On the climb up the east side of the lake I had to watch my step to avoid squashing any of the dozens of tiny dark brown frogs that hopped all over the path. The trail grew rockier and the rocks grew bigger as I left the GR to finish at Refuge d’Epsingo, which had an even better view in front of the lakes, pasture and granite of the Cirque d’Espingo.
Over the next few hours I watched the high clouds thicken, descend and darken. The refuge was quiet and I had a three-tier dormitory to myself. The storm had passed by the evening resulting in a beautiful sunset as the remaining clouds draped over the mountains.
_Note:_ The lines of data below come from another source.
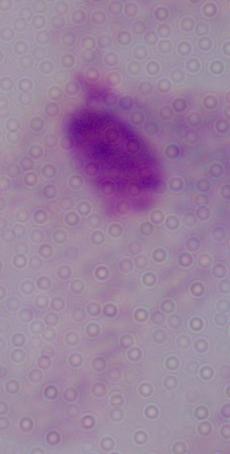

magnification = 1000x
modality = micrograph
identification = trichomonad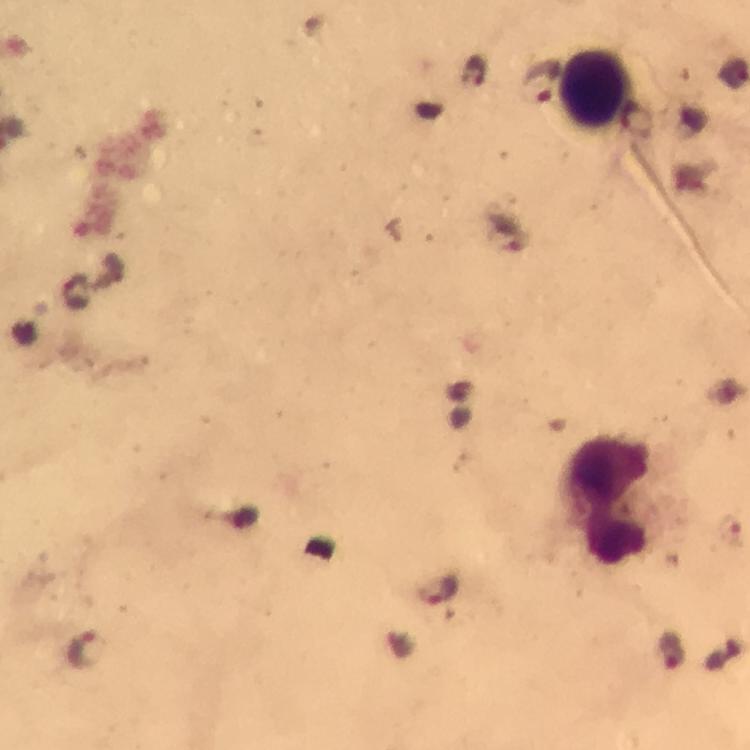
Approximate centers as {x, y} in pixels.
Summary:
  - Leukocyte locations: {595, 89}, {608, 502}
  - Plasmodium parasite locations: {472, 70}, {542, 82}, {439, 587}, {88, 649}, {671, 650}
  - Image size: 750×750 pixels
  - Capture: smartphone camera through the microscope
  - Cropped from: a single field of view
  - Preparation: thick smear
  - Context: from a diagnostic examination for malaria
  - Stain: Giemsa
  - Magnification: 100x
  - Immersion oil: usedAssess for malaria.
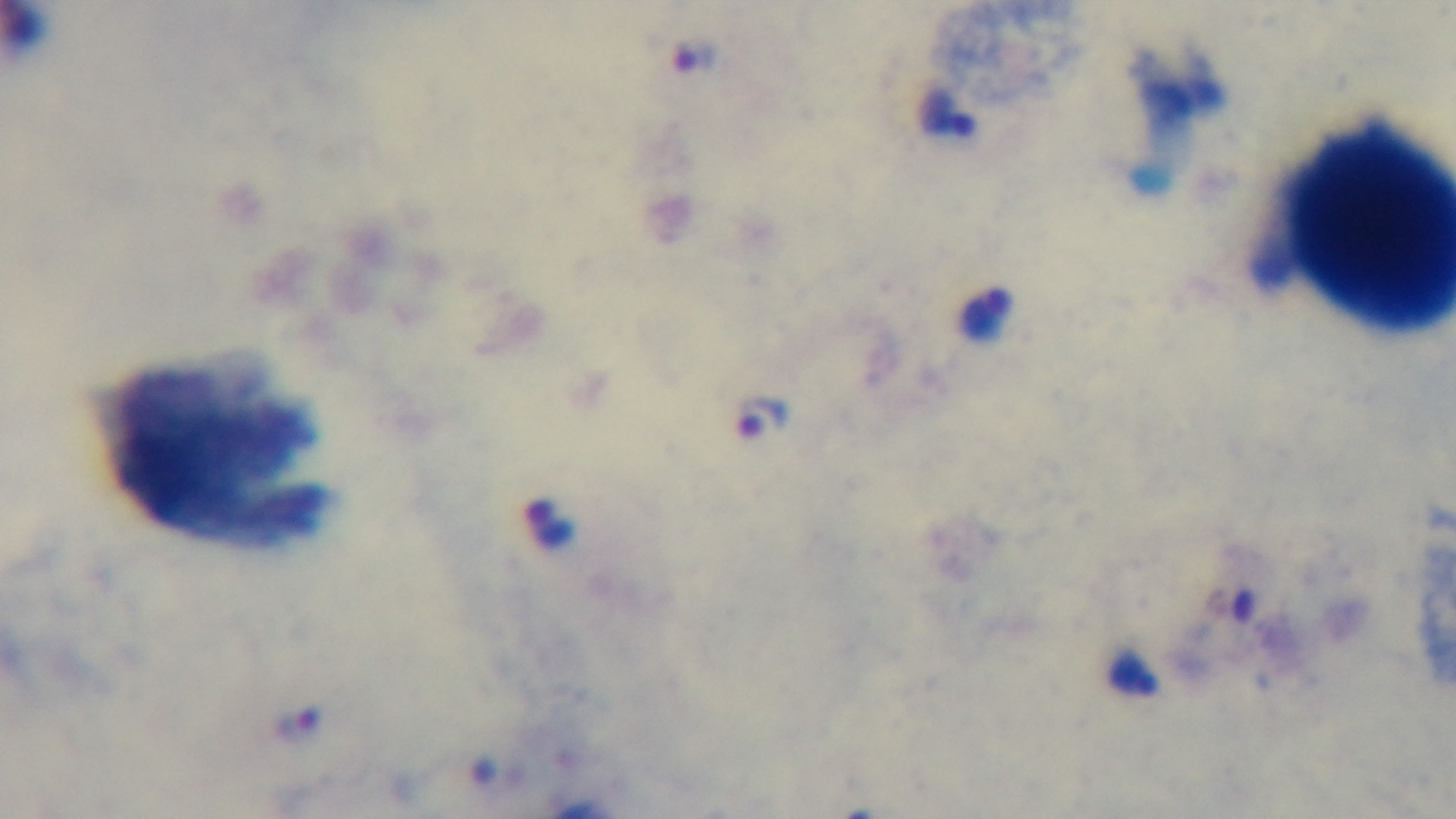

It is infected.

{
  "field_of_view": "one from the slide",
  "stain": "Giemsa",
  "modality": "light microscopy",
  "capture": "mounted 4K digital camera",
  "preparation": "thick blood film",
  "objective": "100x oil immersion"
}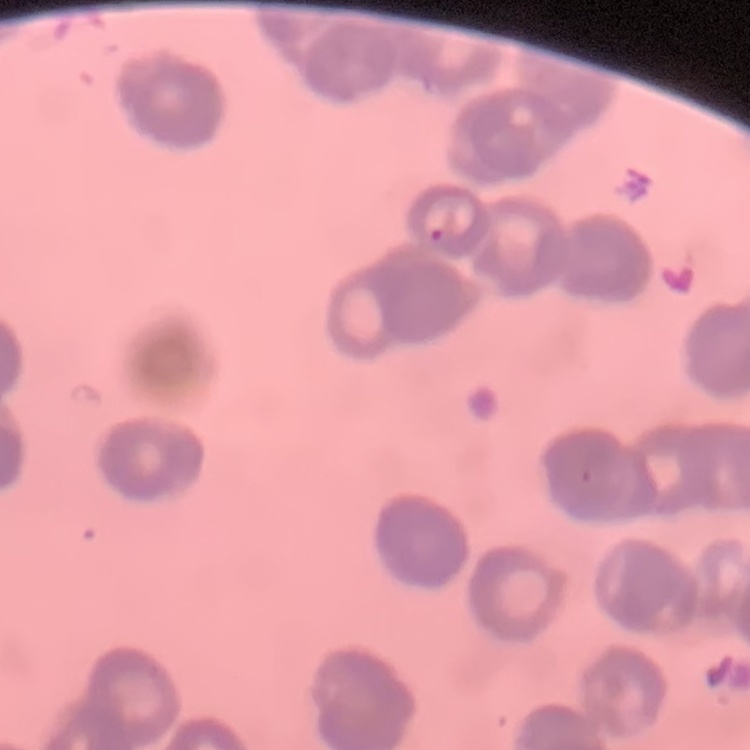

The erythrocytes exhibit rouleaux formation. One tile cut from a larger photomicrograph. Field's or Giemsa stain. Thin blood film.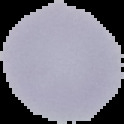

malaria status = uninfected
preparation = thin blood film
image type = segmented cell region on a black background
image size = 124×124 pixelsGive the position of every Plasmodium parasite visible.
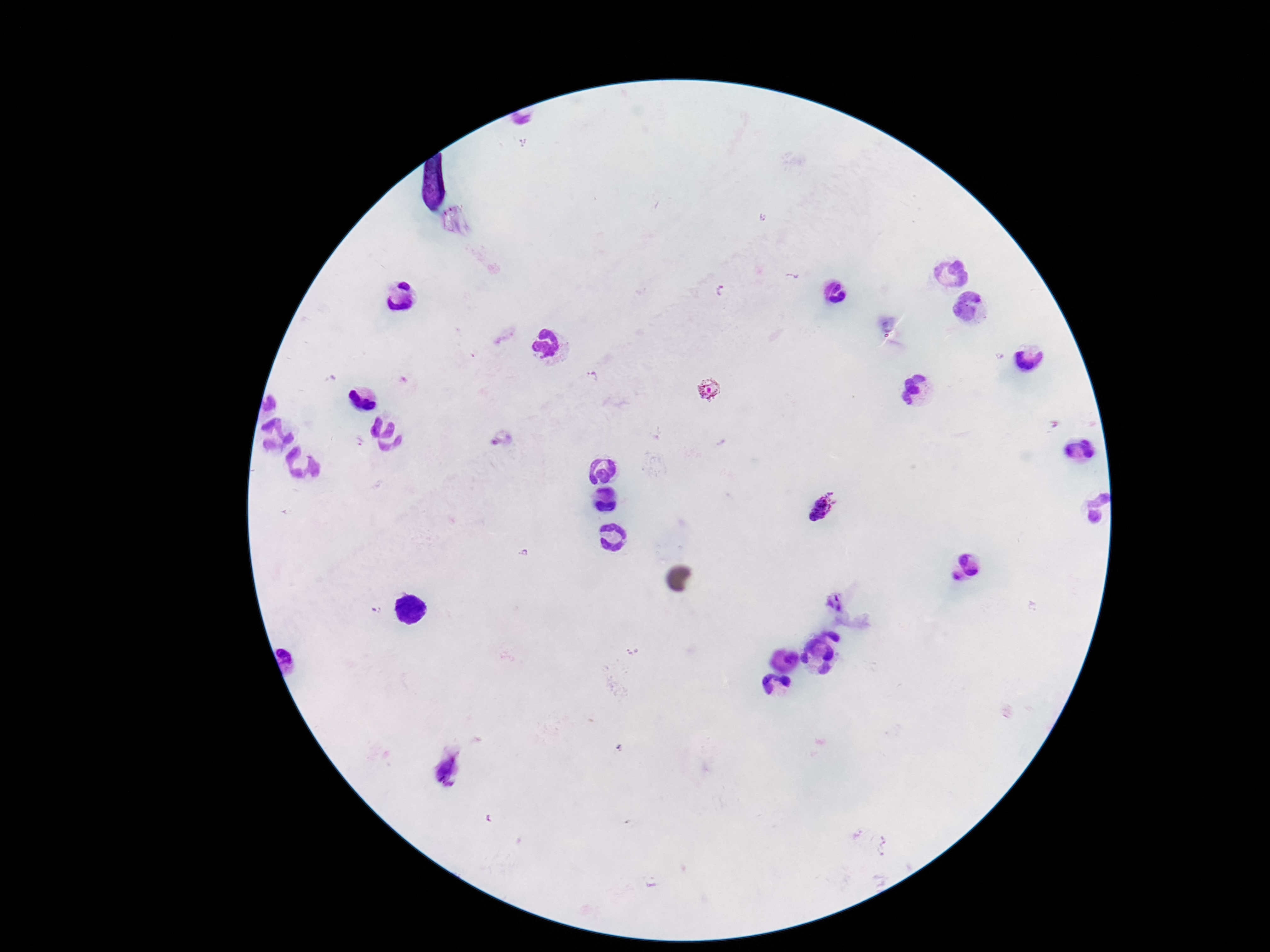

Approximate centers as [x, y] in pixels.
Plasmodium parasites: [593, 375], [707, 391], [359, 442], [824, 505].

Patient malaria status: positive. Photographed through the microscope eyepiece with a smartphone camera. Giemsa stain. 100x magnification. Image is 1270×952 pixels. Thick peripheral-blood smear. One field from this slide.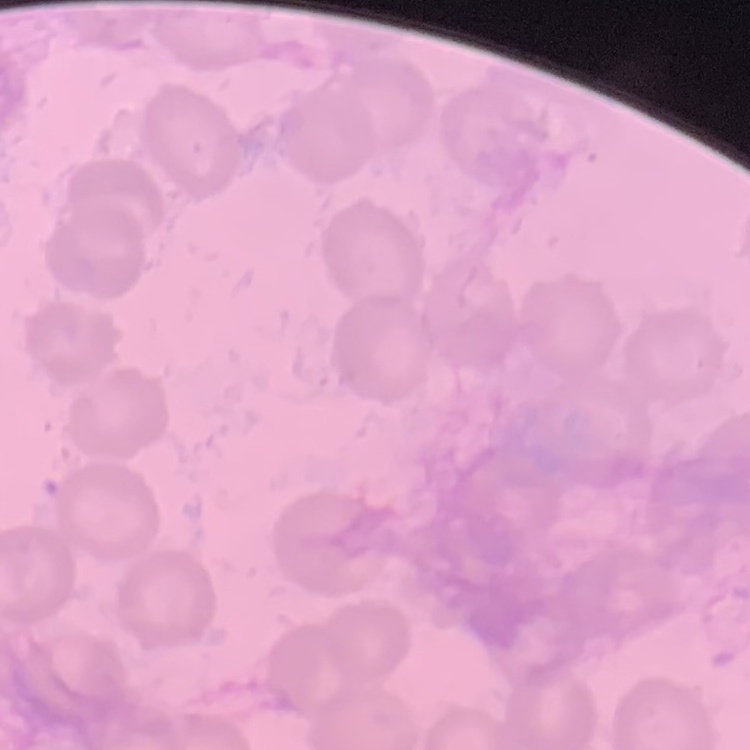
{
  "red_blood_cell_morphology": "no rouleaux formation",
  "image_type": "square crop of a larger photomicrograph",
  "preparation": "thin blood smear",
  "stain": "Field's or Giemsa"
}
Day 28: Refuge d’Espingo to Bagnères de Luchon
There were thick high clouds on the peaks but some glimpses of sun suggested that they weren’t impenetrable. Rejoining the GR10 I climbed up the side of Cap des Honts Secs. The mist in the lower valleys started to rise up and it seemed like cloud was spewing out of the Cascade d’Oô.
The path switchbacked through wet grass to reach the col which led to the rocky basin below Pic de Courne Nére. I followed the small trail traversing through the scree as the valley cloud rose and fell around me. At the last col I looked back to watch the low cloud rise up as the high clouds fell in blobs, resembling a lava lamp.
I descended through a mess of sheeptracks, sticking closely to the waymarks. Occasionally I’d get glimpses of peaks and ridges across the valley. I then regained quite a lot of height to reach the east ridge of Pic de Céciré. Along the way I stopped when I smelled something foul that wasn’t me. I looked down and about 20 metres away 7 vultures were having a standoff around a dead sheep, each bird getting pecked at by the others if it tried to take a bite.
A short ridge walk down brought me to the small ski resort of Superbagnères. Normally there is a cable car down to Bagnère de Luchon but it was in the process of being replaced. Instead a free shuttle bus was running between the two which I decided to take the rest of the way down. Without it the total descent would be over 2000m for the day and my knees told me they would rather that didn’t happen. Unfortunately another walker had decided to remove his boots before getting on the bus so I opened my window as much as it would go.
Days 29 – 31: Bagnères de Luchon
At approximately half way along the GR10, 500km walked and 3 times the height of Everest climbed, I took a few days off in town to recover. If you’re interested, the best pastries can be found at the Secrets de Pains Pâtisserie Artisanale at the north side of town.